AIM OF THE EXERCISE ▸ Can you print the data verbatim, starting with the line that contains "Among the headlight" and continuing through the end of the data?

--- START GIVEN RECORDS ---

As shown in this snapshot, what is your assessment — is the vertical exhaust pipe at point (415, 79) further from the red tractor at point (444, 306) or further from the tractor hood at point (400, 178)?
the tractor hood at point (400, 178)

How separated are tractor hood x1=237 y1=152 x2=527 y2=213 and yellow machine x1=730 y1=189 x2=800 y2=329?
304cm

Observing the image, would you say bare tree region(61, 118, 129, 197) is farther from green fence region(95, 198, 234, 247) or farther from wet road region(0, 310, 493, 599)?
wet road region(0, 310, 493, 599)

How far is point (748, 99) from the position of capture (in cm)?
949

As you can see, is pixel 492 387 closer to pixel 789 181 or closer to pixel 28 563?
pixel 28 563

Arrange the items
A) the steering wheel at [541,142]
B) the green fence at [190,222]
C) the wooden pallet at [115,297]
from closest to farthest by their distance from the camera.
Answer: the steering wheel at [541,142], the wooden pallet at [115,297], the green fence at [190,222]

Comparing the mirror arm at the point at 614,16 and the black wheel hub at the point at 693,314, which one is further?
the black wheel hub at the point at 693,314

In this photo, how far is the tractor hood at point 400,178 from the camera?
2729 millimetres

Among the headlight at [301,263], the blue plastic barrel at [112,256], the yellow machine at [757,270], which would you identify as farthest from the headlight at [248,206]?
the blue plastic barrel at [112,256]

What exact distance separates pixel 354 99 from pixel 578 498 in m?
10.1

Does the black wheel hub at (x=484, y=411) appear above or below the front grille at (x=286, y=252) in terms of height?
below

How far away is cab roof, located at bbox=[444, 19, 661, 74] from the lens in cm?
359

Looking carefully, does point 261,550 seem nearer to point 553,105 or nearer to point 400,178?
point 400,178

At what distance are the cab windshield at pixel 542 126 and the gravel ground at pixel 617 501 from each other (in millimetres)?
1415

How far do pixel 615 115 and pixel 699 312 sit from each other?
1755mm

--- END GIVEN RECORDS ---

RESULT ▸
Among the headlight at [301,263], the blue plastic barrel at [112,256], the yellow machine at [757,270], which would you identify as farthest from the headlight at [248,206]?
the blue plastic barrel at [112,256]

What exact distance separates pixel 354 99 from pixel 578 498 in m?
10.1

Does the black wheel hub at (x=484, y=411) appear above or below the front grille at (x=286, y=252) in terms of height?
below

How far away is cab roof, located at bbox=[444, 19, 661, 74] from the lens in cm?
359

Looking carefully, does point 261,550 seem nearer to point 553,105 or nearer to point 400,178?
point 400,178

At what distance are the cab windshield at pixel 542 126 and the gravel ground at pixel 617 501 from each other (in millimetres)?
1415

How far do pixel 615 115 and pixel 699 312 sit from each other?
1755mm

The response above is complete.